* **AIM 1**:
Reproduce the lines of data below verbatim, covering every entry from first to last.

** Start PASSAGE GIVEN **

Location
- 300 Double Springs Church Road Monroe, Walton County, Georgia 30656 United States 33°49′07″N 83°44′11″W﻿ / ﻿33.81861°N 83.73639°W

Information
- Type: Public
- School district: Walton County School District
- NCES School ID: 130539001772
- Principal: Bryan Hicks
- Teaching staff: 74.20 (on an FTE basis)
- Grades: 9–12
- Enrollment: 1,205 (2023–2024)
- Student to teacher ratio: 16.24
- Colors: Purple, white and black
- Team name: Hurricanes
- Website: mahs.walton.k12.ga.us

= Monroe Area High School =

Public school in Walton County, Georgia, United States

Monroe Area High School is located in Walton County, Georgia, United States. It serves the city of Monroe. It is a part of the Walton County School District.

==The school==
Monroe Area High School is a public, four-year comprehensive high school for grades nine through twelve.

The present campus was constructed in 2005, and includes a football stadium (the Purple Pit) with a nine-lane rubberized track, baseball and softball fields, tennis courts, and a practice field for football and soccer. The current facility replaced the former campus a few miles away.

The old Monroe Area High School building (currently home to the Walton County satellite campus of Athens Technical College), its football stadium, and the Monroe Area football team were used during filming of the TV series The Vampire Diaries.

** End PASSAGE GIVEN **

* **AIM 2**:
Rewrite the school profile above from "- Student to" to "nine through twelve.", changing "Hurricanes" to "Tigers".

** Start DATA FOR THIS EXERCISE **

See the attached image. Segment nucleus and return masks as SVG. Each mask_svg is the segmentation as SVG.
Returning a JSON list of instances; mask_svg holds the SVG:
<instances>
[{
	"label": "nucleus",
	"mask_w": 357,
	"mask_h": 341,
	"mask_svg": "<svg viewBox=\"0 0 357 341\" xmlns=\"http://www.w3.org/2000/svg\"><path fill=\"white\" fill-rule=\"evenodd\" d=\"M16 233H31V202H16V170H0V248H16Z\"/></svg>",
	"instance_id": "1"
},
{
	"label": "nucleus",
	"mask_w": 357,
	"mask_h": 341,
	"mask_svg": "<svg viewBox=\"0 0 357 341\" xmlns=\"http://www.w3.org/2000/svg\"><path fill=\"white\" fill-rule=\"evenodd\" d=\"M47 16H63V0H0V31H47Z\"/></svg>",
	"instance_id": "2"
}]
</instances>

** End DATA FOR THIS EXERCISE **

* **FULL OUTPUT 1**:
See the attached image. Segment nucleus and return masks as SVG. Each mask_svg is the segmentation as SVG.
Returning a JSON list of instances; mask_svg holds the SVG:
<instances>
[{
	"label": "nucleus",
	"mask_w": 357,
	"mask_h": 341,
	"mask_svg": "<svg viewBox=\"0 0 357 341\" xmlns=\"http://www.w3.org/2000/svg\"><path fill=\"white\" fill-rule=\"evenodd\" d=\"M16 233H31V202H16V170H0V248H16Z\"/></svg>",
	"instance_id": "1"
},
{
	"label": "nucleus",
	"mask_w": 357,
	"mask_h": 341,
	"mask_svg": "<svg viewBox=\"0 0 357 341\" xmlns=\"http://www.w3.org/2000/svg\"><path fill=\"white\" fill-rule=\"evenodd\" d=\"M47 16H63V0H0V31H47Z\"/></svg>",
	"instance_id": "2"
}]
</instances>

* **FULL OUTPUT 2**:
- Student to teacher ratio: 16.24
- Colors: Purple, white and black
- Team name: Tigers
- Website: mahs.walton.k12.ga.us

= Monroe Area High School =

Public school in Walton County, Georgia, United States

Monroe Area High School is located in Walton County, Georgia, United States. It serves the city of Monroe. It is a part of the Walton County School District.

==The school==
Monroe Area High School is a public, four-year comprehensive high school for grades nine through twelve.